*DATA SHOWN*:
★ ★ ★ ★ ★ ★ ★

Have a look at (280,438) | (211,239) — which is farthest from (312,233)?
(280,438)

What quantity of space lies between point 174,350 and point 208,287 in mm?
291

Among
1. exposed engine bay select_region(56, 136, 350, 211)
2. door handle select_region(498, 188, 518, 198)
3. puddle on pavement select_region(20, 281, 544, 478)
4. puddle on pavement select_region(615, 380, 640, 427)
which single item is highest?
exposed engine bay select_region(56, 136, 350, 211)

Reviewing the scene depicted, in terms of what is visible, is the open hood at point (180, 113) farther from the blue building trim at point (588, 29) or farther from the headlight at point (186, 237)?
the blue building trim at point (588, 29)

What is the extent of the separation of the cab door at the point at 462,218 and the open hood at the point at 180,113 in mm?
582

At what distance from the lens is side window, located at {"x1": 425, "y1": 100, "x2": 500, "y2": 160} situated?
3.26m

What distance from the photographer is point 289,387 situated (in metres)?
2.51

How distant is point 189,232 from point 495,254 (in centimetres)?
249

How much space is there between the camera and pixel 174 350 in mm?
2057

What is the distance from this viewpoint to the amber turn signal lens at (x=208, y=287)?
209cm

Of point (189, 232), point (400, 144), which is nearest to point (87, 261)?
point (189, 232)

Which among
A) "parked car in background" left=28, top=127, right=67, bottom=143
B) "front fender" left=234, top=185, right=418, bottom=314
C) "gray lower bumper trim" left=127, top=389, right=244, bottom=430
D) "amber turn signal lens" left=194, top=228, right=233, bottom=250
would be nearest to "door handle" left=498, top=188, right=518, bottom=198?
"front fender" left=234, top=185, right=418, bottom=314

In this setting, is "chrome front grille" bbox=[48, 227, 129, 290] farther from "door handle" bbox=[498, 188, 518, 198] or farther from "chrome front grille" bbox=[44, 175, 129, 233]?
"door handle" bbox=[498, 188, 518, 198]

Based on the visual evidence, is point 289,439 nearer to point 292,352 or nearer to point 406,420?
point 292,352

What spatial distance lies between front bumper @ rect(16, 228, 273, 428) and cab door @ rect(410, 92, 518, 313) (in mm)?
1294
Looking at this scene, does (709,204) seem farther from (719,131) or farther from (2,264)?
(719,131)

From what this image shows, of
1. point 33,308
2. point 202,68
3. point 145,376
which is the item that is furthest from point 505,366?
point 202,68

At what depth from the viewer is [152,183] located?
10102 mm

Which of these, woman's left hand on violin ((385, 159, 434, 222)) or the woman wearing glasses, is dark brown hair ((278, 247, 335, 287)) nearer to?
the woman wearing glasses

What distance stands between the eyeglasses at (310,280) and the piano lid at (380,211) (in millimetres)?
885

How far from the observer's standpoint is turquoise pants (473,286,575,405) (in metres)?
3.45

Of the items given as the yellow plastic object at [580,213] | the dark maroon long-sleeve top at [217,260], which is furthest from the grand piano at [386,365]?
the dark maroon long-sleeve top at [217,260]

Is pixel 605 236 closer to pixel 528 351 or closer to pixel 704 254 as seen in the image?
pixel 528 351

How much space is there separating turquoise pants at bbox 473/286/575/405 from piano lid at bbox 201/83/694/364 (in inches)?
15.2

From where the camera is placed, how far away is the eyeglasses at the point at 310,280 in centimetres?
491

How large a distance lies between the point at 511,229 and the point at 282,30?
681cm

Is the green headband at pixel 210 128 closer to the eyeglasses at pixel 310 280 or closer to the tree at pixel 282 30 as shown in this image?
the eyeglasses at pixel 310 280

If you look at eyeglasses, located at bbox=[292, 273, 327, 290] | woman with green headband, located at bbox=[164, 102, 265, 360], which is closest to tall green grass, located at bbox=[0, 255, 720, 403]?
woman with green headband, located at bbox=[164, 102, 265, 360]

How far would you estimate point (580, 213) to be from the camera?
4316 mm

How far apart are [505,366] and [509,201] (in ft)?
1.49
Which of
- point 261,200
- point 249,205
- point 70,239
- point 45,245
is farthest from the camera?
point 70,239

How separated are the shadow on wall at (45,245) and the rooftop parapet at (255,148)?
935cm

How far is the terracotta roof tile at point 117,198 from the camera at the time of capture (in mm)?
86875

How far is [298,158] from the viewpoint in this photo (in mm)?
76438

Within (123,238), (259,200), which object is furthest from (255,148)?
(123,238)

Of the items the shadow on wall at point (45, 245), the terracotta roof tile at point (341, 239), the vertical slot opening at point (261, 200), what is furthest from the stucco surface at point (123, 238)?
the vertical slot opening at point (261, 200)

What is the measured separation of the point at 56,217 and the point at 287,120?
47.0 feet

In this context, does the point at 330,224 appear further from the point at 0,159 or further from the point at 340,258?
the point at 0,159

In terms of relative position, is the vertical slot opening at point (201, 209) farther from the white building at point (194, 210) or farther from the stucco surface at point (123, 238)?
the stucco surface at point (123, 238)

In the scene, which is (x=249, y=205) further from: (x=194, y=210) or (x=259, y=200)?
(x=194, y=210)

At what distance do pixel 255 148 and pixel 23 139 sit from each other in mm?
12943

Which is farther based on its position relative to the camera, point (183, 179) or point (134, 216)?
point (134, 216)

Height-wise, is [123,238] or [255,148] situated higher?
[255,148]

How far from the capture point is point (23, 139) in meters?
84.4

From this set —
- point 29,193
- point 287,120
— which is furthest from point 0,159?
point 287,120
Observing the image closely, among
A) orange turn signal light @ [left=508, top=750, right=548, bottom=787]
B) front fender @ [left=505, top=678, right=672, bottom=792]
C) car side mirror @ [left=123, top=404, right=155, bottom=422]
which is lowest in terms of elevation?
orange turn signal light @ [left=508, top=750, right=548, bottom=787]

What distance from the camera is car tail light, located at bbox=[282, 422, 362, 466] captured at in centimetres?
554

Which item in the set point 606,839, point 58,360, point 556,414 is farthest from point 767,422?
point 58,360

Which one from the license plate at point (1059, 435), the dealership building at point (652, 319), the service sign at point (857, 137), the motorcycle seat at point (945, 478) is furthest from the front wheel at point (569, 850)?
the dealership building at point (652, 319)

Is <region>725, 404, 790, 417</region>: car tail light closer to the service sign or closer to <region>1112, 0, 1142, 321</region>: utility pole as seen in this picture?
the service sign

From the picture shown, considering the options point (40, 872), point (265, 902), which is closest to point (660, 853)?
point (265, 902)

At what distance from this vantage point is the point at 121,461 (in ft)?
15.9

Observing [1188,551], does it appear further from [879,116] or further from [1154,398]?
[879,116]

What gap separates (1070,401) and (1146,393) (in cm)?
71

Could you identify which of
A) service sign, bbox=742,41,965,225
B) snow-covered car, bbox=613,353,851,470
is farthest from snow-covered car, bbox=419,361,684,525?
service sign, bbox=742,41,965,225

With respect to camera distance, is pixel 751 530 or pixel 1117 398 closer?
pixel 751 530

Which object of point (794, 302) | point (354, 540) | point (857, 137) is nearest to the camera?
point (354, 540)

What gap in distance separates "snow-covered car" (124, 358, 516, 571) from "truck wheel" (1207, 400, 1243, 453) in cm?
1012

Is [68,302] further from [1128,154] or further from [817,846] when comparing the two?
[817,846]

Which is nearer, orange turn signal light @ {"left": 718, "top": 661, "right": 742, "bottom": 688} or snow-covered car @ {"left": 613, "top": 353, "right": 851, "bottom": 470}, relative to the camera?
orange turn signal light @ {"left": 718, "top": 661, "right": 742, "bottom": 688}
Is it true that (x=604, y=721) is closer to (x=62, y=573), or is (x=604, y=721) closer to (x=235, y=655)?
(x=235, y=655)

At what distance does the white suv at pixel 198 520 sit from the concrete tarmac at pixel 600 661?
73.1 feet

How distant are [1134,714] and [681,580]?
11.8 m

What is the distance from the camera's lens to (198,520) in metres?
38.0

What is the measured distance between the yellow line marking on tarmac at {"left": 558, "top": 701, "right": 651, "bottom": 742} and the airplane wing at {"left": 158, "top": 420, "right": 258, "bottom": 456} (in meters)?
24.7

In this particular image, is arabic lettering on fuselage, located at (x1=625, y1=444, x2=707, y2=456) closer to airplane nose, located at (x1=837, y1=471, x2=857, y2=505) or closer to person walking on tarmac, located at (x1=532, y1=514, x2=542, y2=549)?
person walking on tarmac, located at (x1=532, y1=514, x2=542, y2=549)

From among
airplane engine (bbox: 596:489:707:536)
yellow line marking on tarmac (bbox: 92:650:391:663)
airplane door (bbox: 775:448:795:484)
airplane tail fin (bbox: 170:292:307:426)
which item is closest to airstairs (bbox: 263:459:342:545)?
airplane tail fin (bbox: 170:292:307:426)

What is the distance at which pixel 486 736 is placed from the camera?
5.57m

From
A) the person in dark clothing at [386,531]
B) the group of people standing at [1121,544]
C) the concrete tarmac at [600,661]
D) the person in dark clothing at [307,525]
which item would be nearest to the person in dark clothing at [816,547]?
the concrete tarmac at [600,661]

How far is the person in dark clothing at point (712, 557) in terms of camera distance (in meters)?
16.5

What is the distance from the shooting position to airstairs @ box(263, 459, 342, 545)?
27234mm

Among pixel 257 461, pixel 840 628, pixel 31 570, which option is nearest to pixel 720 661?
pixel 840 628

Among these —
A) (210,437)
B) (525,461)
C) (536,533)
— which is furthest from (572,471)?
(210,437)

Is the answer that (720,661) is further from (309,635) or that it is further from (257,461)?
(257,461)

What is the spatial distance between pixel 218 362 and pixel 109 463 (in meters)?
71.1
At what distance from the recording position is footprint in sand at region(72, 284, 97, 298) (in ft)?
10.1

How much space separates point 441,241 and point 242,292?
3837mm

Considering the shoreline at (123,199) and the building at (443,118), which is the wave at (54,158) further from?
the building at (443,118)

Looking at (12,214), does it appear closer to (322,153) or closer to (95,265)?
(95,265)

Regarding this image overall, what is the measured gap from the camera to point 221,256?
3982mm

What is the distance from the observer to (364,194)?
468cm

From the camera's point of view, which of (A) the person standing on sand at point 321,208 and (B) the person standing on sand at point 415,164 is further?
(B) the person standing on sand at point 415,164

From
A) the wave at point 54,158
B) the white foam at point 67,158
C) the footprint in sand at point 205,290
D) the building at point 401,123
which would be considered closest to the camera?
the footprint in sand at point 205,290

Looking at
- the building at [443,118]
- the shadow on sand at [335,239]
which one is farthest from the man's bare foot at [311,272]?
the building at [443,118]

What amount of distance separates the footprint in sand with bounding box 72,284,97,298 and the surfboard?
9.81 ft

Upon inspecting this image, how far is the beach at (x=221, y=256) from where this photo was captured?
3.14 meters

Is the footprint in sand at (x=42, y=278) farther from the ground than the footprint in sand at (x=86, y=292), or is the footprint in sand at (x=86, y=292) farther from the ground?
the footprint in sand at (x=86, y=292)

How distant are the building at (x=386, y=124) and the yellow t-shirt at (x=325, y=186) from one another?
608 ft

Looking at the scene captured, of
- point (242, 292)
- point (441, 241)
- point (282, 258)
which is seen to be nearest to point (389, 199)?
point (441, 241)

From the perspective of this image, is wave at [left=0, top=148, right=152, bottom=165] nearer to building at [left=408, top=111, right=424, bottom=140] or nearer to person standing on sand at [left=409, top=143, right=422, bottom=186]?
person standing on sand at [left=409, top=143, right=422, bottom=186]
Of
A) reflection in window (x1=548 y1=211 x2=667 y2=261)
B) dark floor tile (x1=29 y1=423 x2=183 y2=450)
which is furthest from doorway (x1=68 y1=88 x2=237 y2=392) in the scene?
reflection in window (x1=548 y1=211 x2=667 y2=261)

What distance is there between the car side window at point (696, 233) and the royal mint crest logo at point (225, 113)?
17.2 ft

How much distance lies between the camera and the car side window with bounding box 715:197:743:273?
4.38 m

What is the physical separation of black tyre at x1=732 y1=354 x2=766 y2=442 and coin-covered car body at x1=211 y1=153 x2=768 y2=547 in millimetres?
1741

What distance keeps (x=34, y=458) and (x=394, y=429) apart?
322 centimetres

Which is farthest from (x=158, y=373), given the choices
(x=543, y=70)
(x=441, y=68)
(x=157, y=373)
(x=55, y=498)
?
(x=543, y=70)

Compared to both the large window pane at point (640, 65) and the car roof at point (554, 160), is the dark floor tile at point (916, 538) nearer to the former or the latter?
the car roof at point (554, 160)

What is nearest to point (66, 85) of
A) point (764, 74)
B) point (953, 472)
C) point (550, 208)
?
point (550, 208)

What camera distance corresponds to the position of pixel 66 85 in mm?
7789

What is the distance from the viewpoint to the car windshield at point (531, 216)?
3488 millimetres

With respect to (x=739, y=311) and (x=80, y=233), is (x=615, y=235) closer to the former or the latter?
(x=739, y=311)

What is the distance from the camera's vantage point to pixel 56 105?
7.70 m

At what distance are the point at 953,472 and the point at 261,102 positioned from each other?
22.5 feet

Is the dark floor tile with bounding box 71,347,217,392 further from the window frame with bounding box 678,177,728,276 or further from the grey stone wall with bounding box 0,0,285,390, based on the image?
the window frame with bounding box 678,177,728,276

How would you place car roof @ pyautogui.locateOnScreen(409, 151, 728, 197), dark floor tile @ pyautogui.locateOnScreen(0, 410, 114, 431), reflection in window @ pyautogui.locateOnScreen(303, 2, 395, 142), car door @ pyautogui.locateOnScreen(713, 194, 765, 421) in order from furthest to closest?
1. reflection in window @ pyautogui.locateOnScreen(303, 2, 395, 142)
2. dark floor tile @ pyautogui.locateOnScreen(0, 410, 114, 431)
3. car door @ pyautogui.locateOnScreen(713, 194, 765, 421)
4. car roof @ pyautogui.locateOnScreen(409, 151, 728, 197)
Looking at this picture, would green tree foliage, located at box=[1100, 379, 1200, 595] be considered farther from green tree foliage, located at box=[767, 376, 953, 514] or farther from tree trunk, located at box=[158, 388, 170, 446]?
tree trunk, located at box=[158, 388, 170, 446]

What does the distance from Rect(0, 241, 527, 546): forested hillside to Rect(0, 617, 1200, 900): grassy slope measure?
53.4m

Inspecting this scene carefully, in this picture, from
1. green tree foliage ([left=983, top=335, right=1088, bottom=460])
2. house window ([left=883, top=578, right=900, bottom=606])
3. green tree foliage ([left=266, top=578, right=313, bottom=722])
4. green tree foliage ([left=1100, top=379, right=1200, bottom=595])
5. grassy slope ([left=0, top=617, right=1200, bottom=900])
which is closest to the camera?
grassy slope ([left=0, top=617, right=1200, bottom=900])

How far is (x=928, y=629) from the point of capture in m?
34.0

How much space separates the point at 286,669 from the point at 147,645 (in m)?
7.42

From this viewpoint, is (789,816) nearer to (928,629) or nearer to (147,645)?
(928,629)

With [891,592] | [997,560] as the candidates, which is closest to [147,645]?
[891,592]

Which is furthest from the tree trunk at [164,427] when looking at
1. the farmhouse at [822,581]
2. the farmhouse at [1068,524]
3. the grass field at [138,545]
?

★ ★ ★ ★ ★ ★ ★

*BRIEF*:
Could you give again exactly the lines from the line containing "Looking at this picture, would" through the final line of the data above, and no others?

*RESULT OF THIS EXERCISE*:
Looking at this picture, would green tree foliage, located at box=[1100, 379, 1200, 595] be considered farther from green tree foliage, located at box=[767, 376, 953, 514] or farther from tree trunk, located at box=[158, 388, 170, 446]?
tree trunk, located at box=[158, 388, 170, 446]

What does the distance from Rect(0, 241, 527, 546): forested hillside to Rect(0, 617, 1200, 900): grassy slope measure?
53.4m

Inspecting this scene carefully, in this picture, from
1. green tree foliage ([left=983, top=335, right=1088, bottom=460])
2. house window ([left=883, top=578, right=900, bottom=606])
3. green tree foliage ([left=266, top=578, right=313, bottom=722])
4. green tree foliage ([left=1100, top=379, right=1200, bottom=595])
5. grassy slope ([left=0, top=617, right=1200, bottom=900])
which is closest to the camera?
grassy slope ([left=0, top=617, right=1200, bottom=900])

How far is (x=928, y=629) from the point of capture in m?
34.0

How much space separates the point at 286,669 from the point at 147,645 (in m)?
7.42

From this viewpoint, is (789,816) nearer to (928,629) or nearer to (147,645)?
(928,629)

With [891,592] | [997,560] as the candidates, which is closest to [147,645]?
[891,592]

Which is furthest from the tree trunk at [164,427] when looking at
1. the farmhouse at [822,581]
2. the farmhouse at [1068,524]
3. the grass field at [138,545]
?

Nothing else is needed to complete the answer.